■ **Consigne de travail**: Pouvez-vous recopier mot pour mot le passage de l'extrait ci-dessous sur la classe moyenne, en commençant aux mots « Pourtant elle conserve » et en vous arrêtant après « rangs des assistés. » ?

======== Extrait du document ========

La double à la suédoise.
Il est très imprudent d’oublier ses amis dans l’actuel sauve-qui-peut d’un capitalisme européen qui dévisse. En effet, qui soutient encore le mouvement libéral, si ce n’est ce qu’on appelle vaguement la classe moyenne, sans que l’on sache préciser ses limites.
Ce milieu jadis florissant est viscéralement attaché à la liberté d’entreprendre et à une conception du travail qui heurte la classe laborieuse. Mais c’est aussi l’armada des fonctionnaires qui ont réussi dans la politique. Entre le petit patron qui travaille soixante heures par semaine et peine à payer ses impôts et le fonctionnaire, ancien employé communal, puis échevin, puis député, il y a un monde de différence. Ils ne défendent pas la même chose, ne se rencontrent pas et ne thésaurisent pas les mêmes valeurs.
On comprend mieux le retournement de veste du socialisme qui passe d’une théorie de l’économie étatisée et socialement généreuse à un capitalisme libéral complètement débarrassé de tout humanisme, y compris le paternalisme de l’ancien temps. Les théoriciens du PS n’ont-ils pas tous intégrés par leur niveau de vie une classe moyenne « idéale » ?
Reste que l’ancienne, celle des petits commerces et de l’artisanat, grogne. Si elle marche encore au pas de l’oie, c’est avec de plus en plus le sentiment qu’on la possède.
Pourtant elle conserve l’ultime conviction que la classe ouvrière par sa « fainéantise et son mauvais vouloir » est à la base de la situation dégradée actuelle. Ce cliché, qui a la vie dure, permet à la coalition kamikaze de persévérer dans son intention de « punir » les chômeurs et de percer des trous dans la couverture sociale, afin que les « assistés » sentent passer l’hiver.
Mauvais calcul, parce que les plus vulnérables de l’ancienne classe moyenne viennent tout doucement hanter les rangs des assistés.
Il suffit de faire un tour en ville pour s’en convaincre. Les magasins fermés et les commerces à remettre ne se comptent plus. Mais où sont donc les marchands de proximité sentant l’opulence et le bénef assuré ?À part les boutiques de fringues et de chaussures, qui font « un tiers prix grossiste/deux tiers prix client» pour résister, il n’y a plus personne !

======== Informations fournies ========

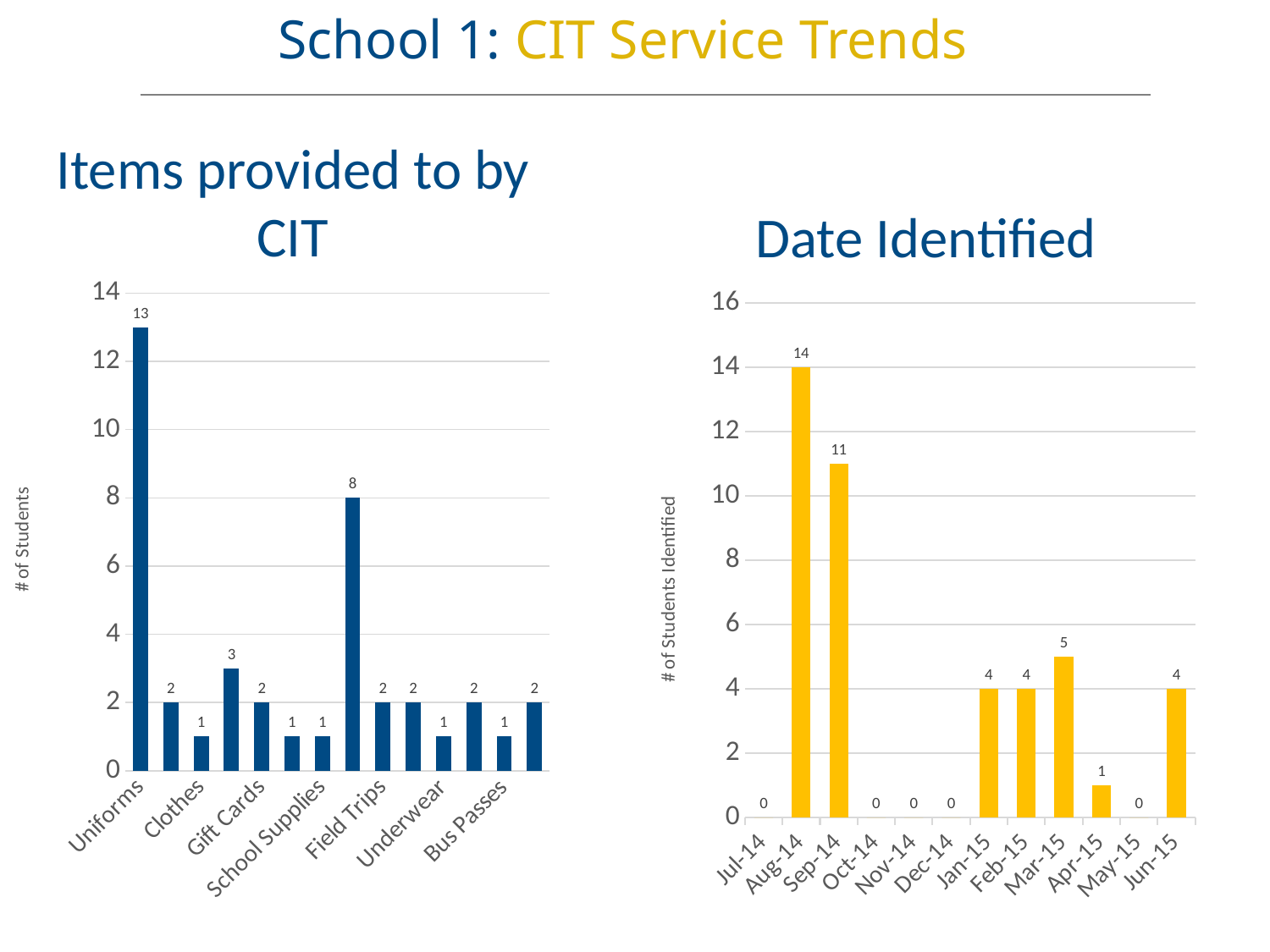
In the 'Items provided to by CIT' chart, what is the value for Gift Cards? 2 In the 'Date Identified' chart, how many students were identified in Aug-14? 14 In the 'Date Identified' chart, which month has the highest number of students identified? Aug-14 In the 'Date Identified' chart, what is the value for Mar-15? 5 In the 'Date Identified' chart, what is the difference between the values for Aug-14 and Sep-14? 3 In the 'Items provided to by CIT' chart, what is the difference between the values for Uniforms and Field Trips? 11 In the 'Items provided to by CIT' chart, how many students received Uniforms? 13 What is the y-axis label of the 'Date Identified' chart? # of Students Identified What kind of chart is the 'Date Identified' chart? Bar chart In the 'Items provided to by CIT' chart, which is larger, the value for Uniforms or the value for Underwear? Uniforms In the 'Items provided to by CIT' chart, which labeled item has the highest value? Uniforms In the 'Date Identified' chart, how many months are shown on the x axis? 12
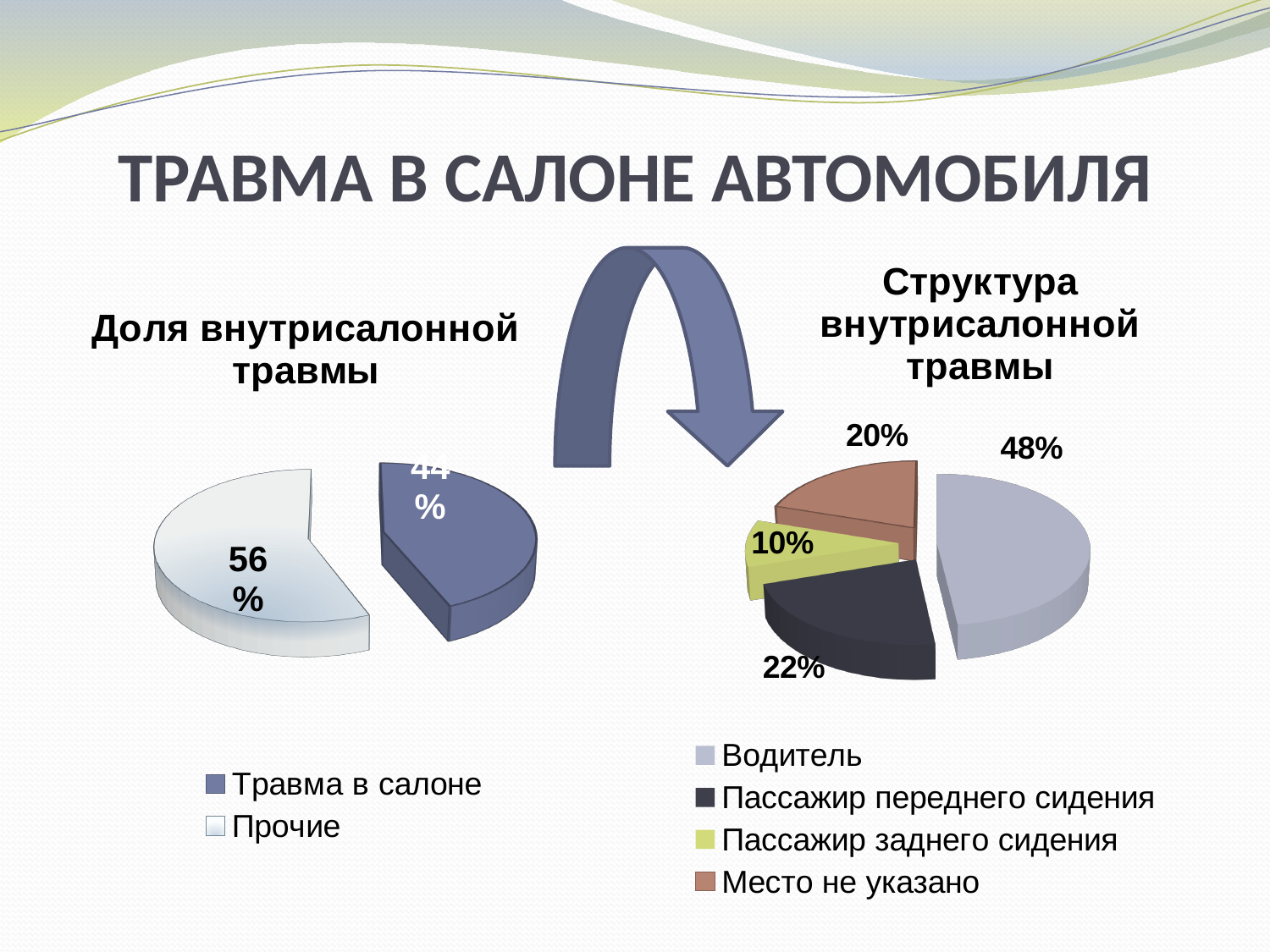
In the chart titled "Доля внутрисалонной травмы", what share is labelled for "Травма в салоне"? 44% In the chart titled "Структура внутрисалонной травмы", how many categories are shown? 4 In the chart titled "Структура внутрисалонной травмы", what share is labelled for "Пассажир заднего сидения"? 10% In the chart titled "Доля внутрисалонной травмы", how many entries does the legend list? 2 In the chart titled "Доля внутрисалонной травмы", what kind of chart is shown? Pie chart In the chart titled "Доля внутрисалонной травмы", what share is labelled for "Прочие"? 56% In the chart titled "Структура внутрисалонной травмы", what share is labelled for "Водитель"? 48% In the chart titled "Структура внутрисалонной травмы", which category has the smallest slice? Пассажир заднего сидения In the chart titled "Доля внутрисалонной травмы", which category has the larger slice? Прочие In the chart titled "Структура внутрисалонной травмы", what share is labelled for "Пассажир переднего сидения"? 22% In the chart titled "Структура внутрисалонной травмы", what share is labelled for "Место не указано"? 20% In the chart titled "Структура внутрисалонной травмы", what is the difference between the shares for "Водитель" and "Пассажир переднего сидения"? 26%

========

■ **Résultat attendu**:
Pourtant elle conserve l’ultime conviction que la classe ouvrière par sa « fainéantise et son mauvais vouloir » est à la base de la situation dégradée actuelle. Ce cliché, qui a la vie dure, permet à la coalition kamikaze de persévérer dans son intention de « punir » les chômeurs et de percer des trous dans la couverture sociale, afin que les « assistés » sentent passer l’hiver.
Mauvais calcul, parce que les plus vulnérables de l’ancienne classe moyenne viennent tout doucement hanter les rangs des assistés.